The first half of the film is taken up with developing the story behind Sidhu’s disorder and then the romance between Sidhu and Madhu (Shilpa Manjunath). This starts badly after Sidhu thinks that his meeting with Madhu was just a dream, but ultimately it’s Madhu that comes up with a way for Sidhu to work out what is real and what is imaginary. The romance is well done and Shipla Manjunath effectively evolves her character from being disgruntled and unhappy to finally falling in love. I really liked how the relationship was portrayed, in particular that Madhu wasn’t prepared to just forgive Sidhu and fall in love, but instead was ready to make him work for her attention. The time spent on the romance is somewhat justificated since Madhu’s method to distinguish dreams from reality is an important point later on, while the relationship provides some of the reason for Sidhu to act the way he does. It’s also a good point of contrast to see a different side of Sidhu, since for the most part he is morose and violent with a hair-trigger temper. His relationship with Madhu brings out a softer and more compassionate side which helps to develop some empathy for his character as events unfold in the second half. 

As the investigation steps up in the second half, there are some excellent twists and turns, and this is where Dharmanna Kadur really steps up with a terrific performance as Venky.

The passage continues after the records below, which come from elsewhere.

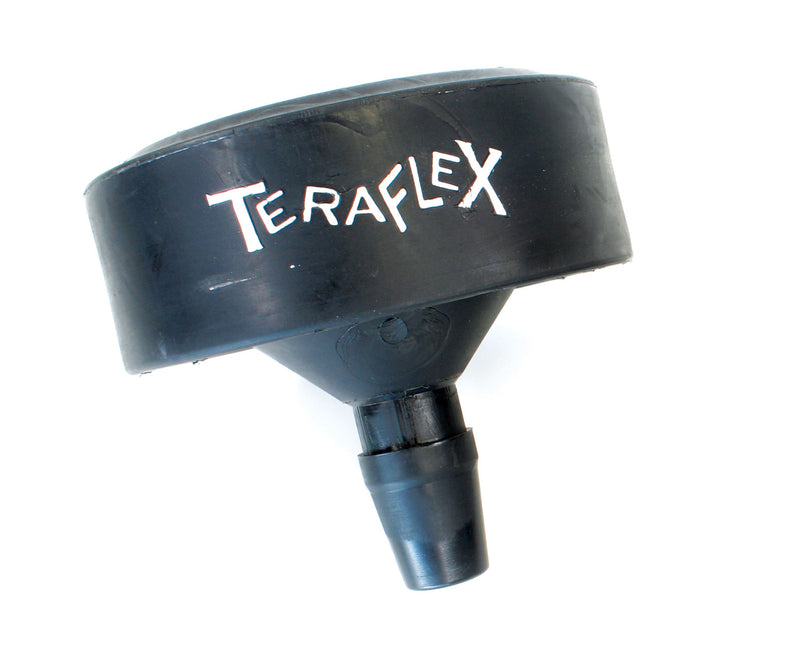 TeraFlex rear coil spring spacer on a white background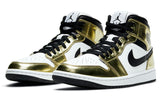 Nike Air Jordan 1 Mid SE 'Metallic Gold' Metallic Gold/Black/White/Black DC1419-700 01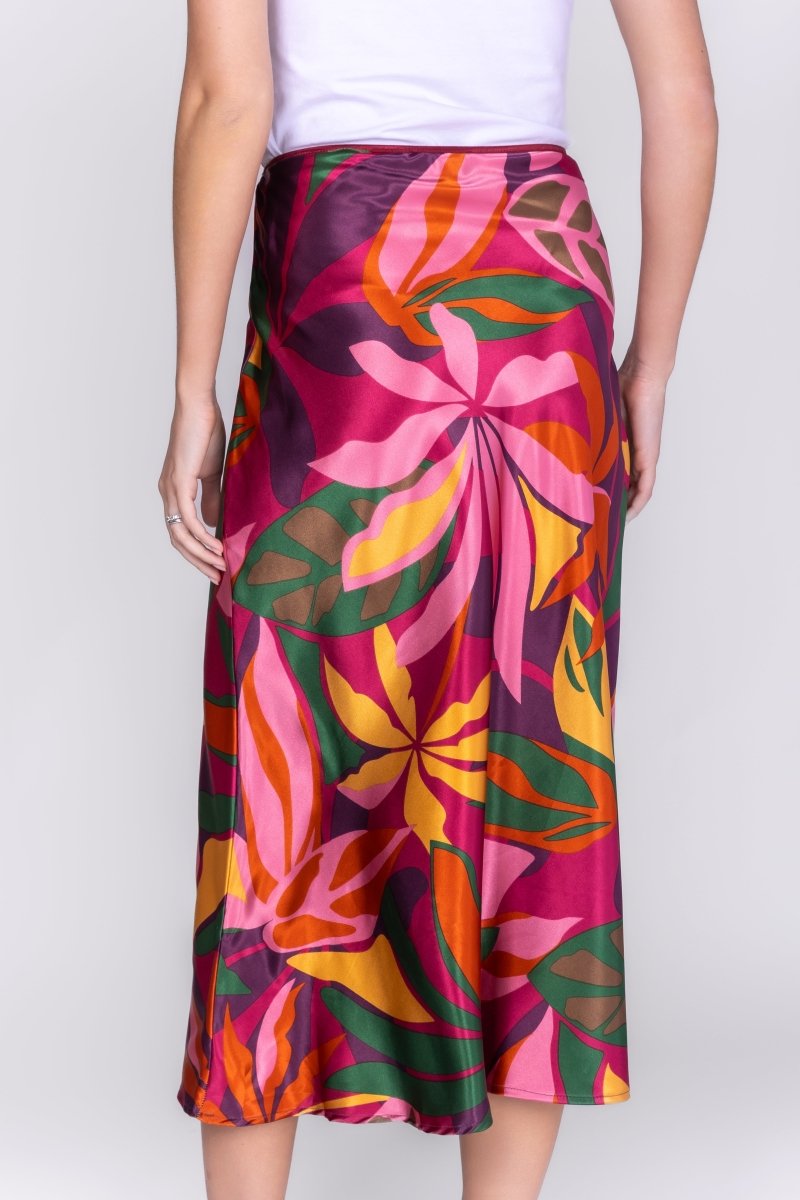 SADIE SKIRT (PINK/MULTI) - Skirt - Yakira Bella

I really enjoyed how he confused both Sidhu and SI Purushottam with different stories for each and was completing convincing throughout. The plot here is really well done, and although the end is less satisfying, it’s possible to look back and see the foreshadowing earlier on in the film. The pace picks up as well in the second half, which helps devlop a sense of urgency as time runs out for Sidhu.

The main problem I have with this film is that at times the execution feels awkward and laboured. Pawan Trivikram seems to be following a set formula – love seen here….fight scene here, and the story doesn’t flow as well as it needed to. It’s not helped by some terrible dialogue, which is either just translated very literally, or is just stilted and unrealistic with little emotion. I’m guessing it’s the first as there are many grammatical errors in the subtitles as well, and at times they just make no sense at all. By themselves, poor subtitles are a reflection of the production and not necessarily the filmmaker, but here they just compound the problems around the lack of story flow in the film. Praveen Tej varies between good and very wooden, sometimes in the same scene. Part of his character is his bad temper, so his disgruntled expression made sense, but there wasn’t much difference between his appearance when angry and when just chatting to his friends or neighbours. When he did start to show some emotion during the romantic sequences, his character suddenly came alive and I wished he had done more of this in the later scenes. 

Despite these issues, I did really like the story behind Striker. It’s a different take on a murder mystery and the twists in the second half were generally well done. It will be interesting to see what Pawan Trivikram comes up with next and I’ll be keeping an eye out for his name. I’m sure that the film would have had more impact on me if the subtitles had been clearer, and for those who understand Kannada, the film probably works much better. I don’t think I’ll ever understand why producers don’t think outside the Kannada film industry and realise that there are other markets out there where they could increase their reach with something as simple as better subtitles. Striker has a great story, but the execution could have been better. It’s worth find it on a streaming platform if you like murder mysteries with a twist, and probably best if you can understand Kannada. 3 stars.